Com a pandemia da covid-19, o cenário se inverteu. Embora não haja dados consolidados para os últimos anos, uma análise das taxas de matrícula durante a pandemia, revela que ocorreu, apenas em 2021, uma queda de 275 mil matrículas na pré-escola em todo território brasileiro.  

“Infelizmente, nós ainda não tivemos acesso aos dados consolidados de 2019 para cá, mas nós já temos estudos que indicam uma queda dramática das matrículas dessas crianças na pandemia, o que torna o cenário ainda mais preocupante e demanda uma ação coordenada das três esferas de governo com as famílias e as redes de ensino nesta volta às aulas, identificando e localizando essas crianças que não estão tendo seu direito assegurado”, avaliou Mariana Luz, CEO da Fundação Maria Cecilia Souto Vidigal.

Mudar esse cenário é urgente e demanda ações concretas, voltadas ao enfrentamento da exclusão escolar. Sabendo que a Educação Infantil é ofertada, prioritariamente, nas redes municipais de ensino, a pesquisa recomenda aos gestores municipais:

  • Planejar a expansão de vagas, com especial atenção aos públicos mais vulneráveis identificados neste estudo;
  • Identificar e localizar as crianças que não estão matriculadas na pré-escola, utilizando estratégias como a Busca Ativa Escolar;
  • Sensibilizar as famílias para a importância da Educação Infantil;
  • Articular ações intersetoriais, integrando saúde, assistência social e educação para a promoção do direito à pré-escola às crianças;

Contribuir para a efetivação do regime de colaboração, conhecendo quais programas e políticas federais e do seu estado estão ativos para a Educação Infantil e em quais seu município pode ser participante, além de demandar destes entes uma maior participação no regime.

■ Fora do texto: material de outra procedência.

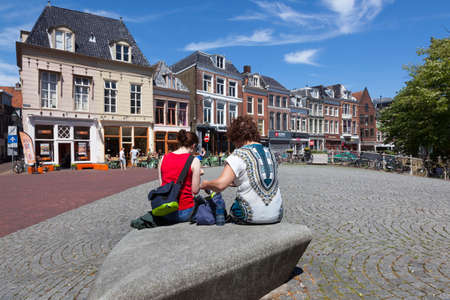 leeuwarden, netherlands, 11 juni 2017: two women sit on large stone on bridge in centre of old city leeuwarden with outdoor cafe in the background on sunny day early summer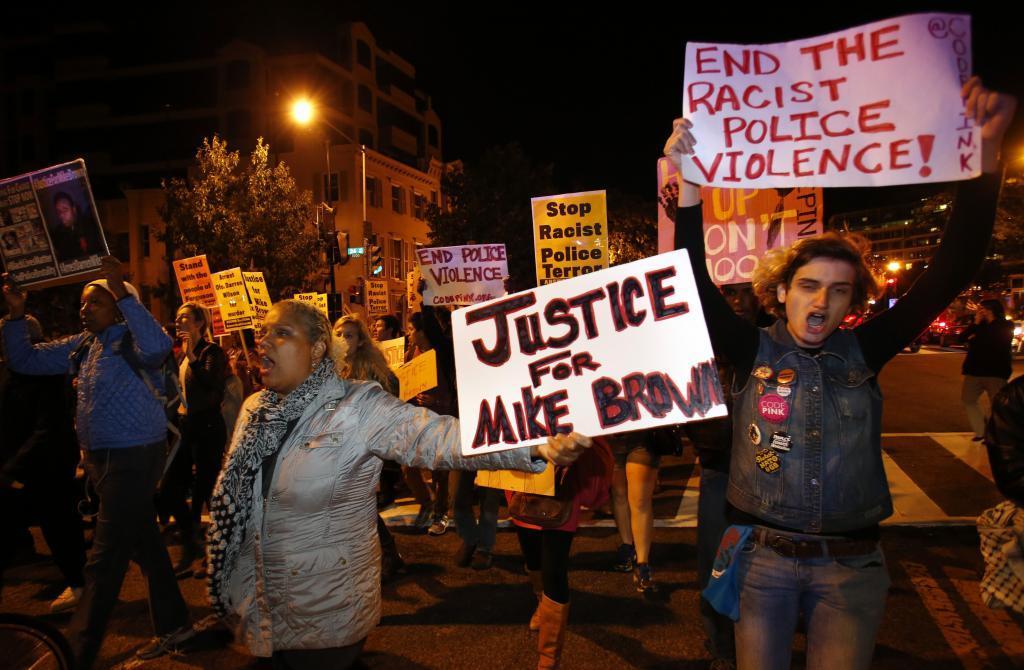 Varias personas caminan por las calles de Ferguson, ayer, pidiendo...
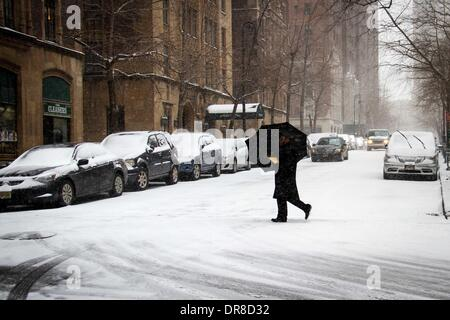 New York, NY, USA. 21st Jan, 2014. A pedestrian walks across a street during a snowstorm in New York City, the United - Stock Photo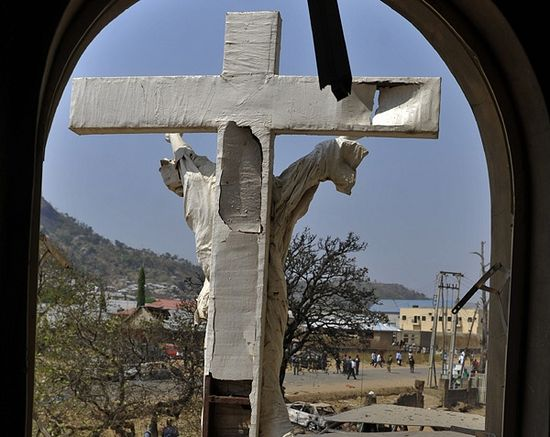 A damaged crucifix overlooks the scene of a bomb explosion at St. Theresa Catholic Church at Madalla, Suleja, just outside Nigeria's capital Abuja, December 25, 2011. Five bombs exploded on Christmas Day at churches in Nigeria.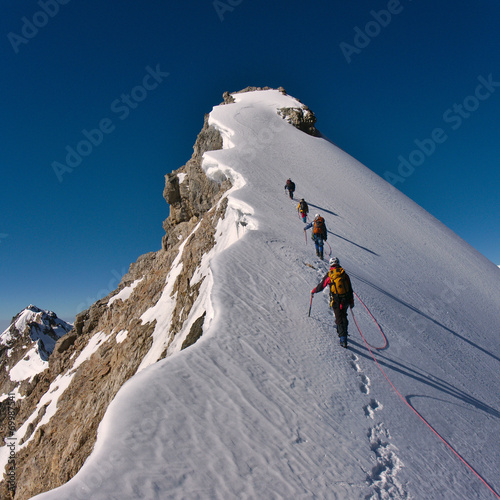 Foto op Canvas Europa Climbing a mountain
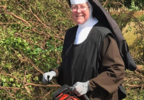 Nun cutting a tree.PNG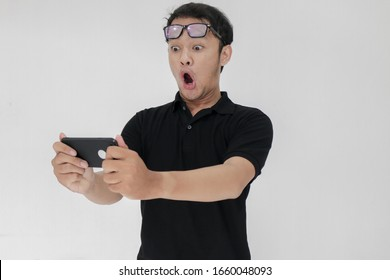 Wow face of Your Asian man shocked what he see in the smartphone on isolated grey background. Indonesia Man wear black shirt Isolated grey background.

"Essas recomendações são importantes e merecem atenção, sobretudo quando falamos de ações conjuntas, em regime de colaboração envolvendo União, estados e municípios. Temos governadores que foram empossados recentemente e é estratégico que essas recomendações cheguem neles, para que estados e municípios trabalhem juntos pela garantia do direito à educação de cada criança", destaca o presidente da Undime, Luiz Miguel Garcia, Dirigente Municipal de Educação de Sud Mennucci/SP.